Copy all of the entries that follow, exactly.

Start of RECORDS SUPPLIED

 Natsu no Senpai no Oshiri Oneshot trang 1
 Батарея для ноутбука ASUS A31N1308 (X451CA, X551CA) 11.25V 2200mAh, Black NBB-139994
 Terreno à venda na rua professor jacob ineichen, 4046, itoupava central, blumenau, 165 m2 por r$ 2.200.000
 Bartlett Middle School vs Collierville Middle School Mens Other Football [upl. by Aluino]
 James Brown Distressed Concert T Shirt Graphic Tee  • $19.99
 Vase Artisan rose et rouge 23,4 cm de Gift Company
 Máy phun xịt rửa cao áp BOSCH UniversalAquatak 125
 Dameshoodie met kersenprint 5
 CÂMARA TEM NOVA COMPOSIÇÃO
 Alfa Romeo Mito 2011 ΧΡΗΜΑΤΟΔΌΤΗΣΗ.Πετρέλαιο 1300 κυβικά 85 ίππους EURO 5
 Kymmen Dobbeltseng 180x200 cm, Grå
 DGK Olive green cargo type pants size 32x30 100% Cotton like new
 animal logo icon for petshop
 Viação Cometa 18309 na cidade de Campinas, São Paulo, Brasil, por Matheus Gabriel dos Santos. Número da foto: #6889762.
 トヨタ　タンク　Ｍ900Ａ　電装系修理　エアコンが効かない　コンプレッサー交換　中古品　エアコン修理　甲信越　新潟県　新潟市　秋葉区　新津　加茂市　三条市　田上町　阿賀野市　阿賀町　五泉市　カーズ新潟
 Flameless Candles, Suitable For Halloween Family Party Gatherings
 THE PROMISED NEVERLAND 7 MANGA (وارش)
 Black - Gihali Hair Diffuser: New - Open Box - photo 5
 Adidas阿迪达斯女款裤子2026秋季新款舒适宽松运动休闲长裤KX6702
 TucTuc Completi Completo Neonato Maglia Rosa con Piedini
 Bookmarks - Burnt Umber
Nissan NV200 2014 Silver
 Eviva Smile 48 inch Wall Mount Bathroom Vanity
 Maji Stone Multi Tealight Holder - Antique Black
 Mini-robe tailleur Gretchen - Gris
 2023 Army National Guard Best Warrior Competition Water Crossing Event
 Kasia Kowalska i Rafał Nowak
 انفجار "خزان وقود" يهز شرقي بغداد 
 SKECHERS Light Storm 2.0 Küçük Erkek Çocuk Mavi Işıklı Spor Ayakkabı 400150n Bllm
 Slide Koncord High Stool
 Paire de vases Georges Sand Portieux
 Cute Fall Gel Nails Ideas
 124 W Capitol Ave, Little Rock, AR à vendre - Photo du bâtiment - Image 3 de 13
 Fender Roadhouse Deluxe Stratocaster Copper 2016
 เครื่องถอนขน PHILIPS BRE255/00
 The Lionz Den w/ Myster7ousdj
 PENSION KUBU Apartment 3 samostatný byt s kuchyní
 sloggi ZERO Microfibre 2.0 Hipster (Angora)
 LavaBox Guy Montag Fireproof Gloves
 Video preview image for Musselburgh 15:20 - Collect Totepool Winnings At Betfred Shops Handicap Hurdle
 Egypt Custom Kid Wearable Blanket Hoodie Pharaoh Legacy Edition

End of RECORDS SUPPLIED

### SOLVED PROBLEM
 Natsu no Senpai no Oshiri Oneshot trang 1
 Батарея для ноутбука ASUS A31N1308 (X451CA, X551CA) 11.25V 2200mAh, Black NBB-139994
 Terreno à venda na rua professor jacob ineichen, 4046, itoupava central, blumenau, 165 m2 por r$ 2.200.000
 Bartlett Middle School vs Collierville Middle School Mens Other Football [upl. by Aluino]
 James Brown Distressed Concert T Shirt Graphic Tee  • $19.99
 Vase Artisan rose et rouge 23,4 cm de Gift Company
 Máy phun xịt rửa cao áp BOSCH UniversalAquatak 125
 Dameshoodie met kersenprint 5
 CÂMARA TEM NOVA COMPOSIÇÃO
 Alfa Romeo Mito 2011 ΧΡΗΜΑΤΟΔΌΤΗΣΗ.Πετρέλαιο 1300 κυβικά 85 ίππους EURO 5
 Kymmen Dobbeltseng 180x200 cm, Grå
 DGK Olive green cargo type pants size 32x30 100% Cotton like new
 animal logo icon for petshop
 Viação Cometa 18309 na cidade de Campinas, São Paulo, Brasil, por Matheus Gabriel dos Santos. Número da foto: #6889762.
 トヨタ　タンク　Ｍ900Ａ　電装系修理　エアコンが効かない　コンプレッサー交換　中古品　エアコン修理　甲信越　新潟県　新潟市　秋葉区　新津　加茂市　三条市　田上町　阿賀野市　阿賀町　五泉市　カーズ新潟
 Flameless Candles, Suitable For Halloween Family Party Gatherings
 THE PROMISED NEVERLAND 7 MANGA (وارش)
 Black - Gihali Hair Diffuser: New - Open Box - photo 5
 Adidas阿迪达斯女款裤子2026秋季新款舒适宽松运动休闲长裤KX6702
 TucTuc Completi Completo Neonato Maglia Rosa con Piedini
 Bookmarks - Burnt Umber
Nissan NV200 2014 Silver
 Eviva Smile 48 inch Wall Mount Bathroom Vanity
 Maji Stone Multi Tealight Holder - Antique Black
 Mini-robe tailleur Gretchen - Gris
 2023 Army National Guard Best Warrior Competition Water Crossing Event
 Kasia Kowalska i Rafał Nowak
 انفجار "خزان وقود" يهز شرقي بغداد 
 SKECHERS Light Storm 2.0 Küçük Erkek Çocuk Mavi Işıklı Spor Ayakkabı 400150n Bllm
 Slide Koncord High Stool
 Paire de vases Georges Sand Portieux
 Cute Fall Gel Nails Ideas
 124 W Capitol Ave, Little Rock, AR à vendre - Photo du bâtiment - Image 3 de 13
 Fender Roadhouse Deluxe Stratocaster Copper 2016
 เครื่องถอนขน PHILIPS BRE255/00
 The Lionz Den w/ Myster7ousdj
 PENSION KUBU Apartment 3 samostatný byt s kuchyní
 sloggi ZERO Microfibre 2.0 Hipster (Angora)
 LavaBox Guy Montag Fireproof Gloves
 Video preview image for Musselburgh 15:20 - Collect Totepool Winnings At Betfred Shops Handicap Hurdle
 Egypt Custom Kid Wearable Blanket Hoodie Pharaoh Legacy Edition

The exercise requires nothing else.